▶ _Material_:
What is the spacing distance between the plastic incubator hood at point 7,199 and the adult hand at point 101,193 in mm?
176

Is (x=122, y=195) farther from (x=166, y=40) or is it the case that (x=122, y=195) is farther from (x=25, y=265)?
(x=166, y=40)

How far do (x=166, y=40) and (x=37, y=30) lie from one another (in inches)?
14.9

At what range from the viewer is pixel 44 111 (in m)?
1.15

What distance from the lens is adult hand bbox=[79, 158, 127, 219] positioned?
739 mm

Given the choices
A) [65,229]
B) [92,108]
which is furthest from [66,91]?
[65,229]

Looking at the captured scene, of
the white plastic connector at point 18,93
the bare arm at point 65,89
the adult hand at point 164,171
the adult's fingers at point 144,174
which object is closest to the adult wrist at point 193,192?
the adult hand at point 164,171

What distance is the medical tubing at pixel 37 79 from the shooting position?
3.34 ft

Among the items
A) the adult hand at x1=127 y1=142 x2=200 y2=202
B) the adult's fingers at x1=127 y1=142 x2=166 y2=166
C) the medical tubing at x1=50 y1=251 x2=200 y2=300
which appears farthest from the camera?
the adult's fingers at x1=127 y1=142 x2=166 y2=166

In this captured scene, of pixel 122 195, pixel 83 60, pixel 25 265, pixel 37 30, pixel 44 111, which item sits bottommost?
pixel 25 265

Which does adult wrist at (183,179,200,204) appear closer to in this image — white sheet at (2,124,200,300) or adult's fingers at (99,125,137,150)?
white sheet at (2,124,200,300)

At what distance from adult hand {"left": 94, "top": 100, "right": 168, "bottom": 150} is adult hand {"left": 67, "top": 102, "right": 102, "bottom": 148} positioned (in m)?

▶ _What is being asked_:
Return every line of the listing above without changing anything.

▶ _Written response_:
What is the spacing distance between the plastic incubator hood at point 7,199 and the adult hand at point 101,193 in mm?
176

Is (x=122, y=195) farther from (x=166, y=40) or is it the case that (x=122, y=195) is farther from (x=25, y=265)?
(x=166, y=40)

How far do (x=166, y=40) and (x=37, y=30) lie from one another (in inches)?
14.9

At what range from the viewer is pixel 44 111 (in m)?
1.15

What distance from the lens is adult hand bbox=[79, 158, 127, 219] positioned?
739 mm

Given the choices
A) [65,229]
B) [92,108]
which is furthest from [66,91]?
[65,229]

Looking at the captured scene, of
the white plastic connector at point 18,93
the bare arm at point 65,89
the adult hand at point 164,171
the adult's fingers at point 144,174
which object is closest to the adult wrist at point 193,192?
the adult hand at point 164,171

What distance is the medical tubing at pixel 37 79 from the shooting position?
3.34 ft

Among the items
A) the adult hand at x1=127 y1=142 x2=200 y2=202
B) the adult's fingers at x1=127 y1=142 x2=166 y2=166
C) the medical tubing at x1=50 y1=251 x2=200 y2=300
which appears farthest from the camera?
the adult's fingers at x1=127 y1=142 x2=166 y2=166

In this captured scene, of pixel 122 195, pixel 83 60, pixel 25 265, pixel 37 30, pixel 44 111, which item sits bottommost?
pixel 25 265

Which does adult wrist at (183,179,200,204) appear closer to in this image — white sheet at (2,124,200,300) or adult's fingers at (99,125,137,150)?
white sheet at (2,124,200,300)

At what distance from adult hand {"left": 94, "top": 100, "right": 168, "bottom": 150} is adult hand {"left": 67, "top": 102, "right": 102, "bottom": 148} positioned (in m)?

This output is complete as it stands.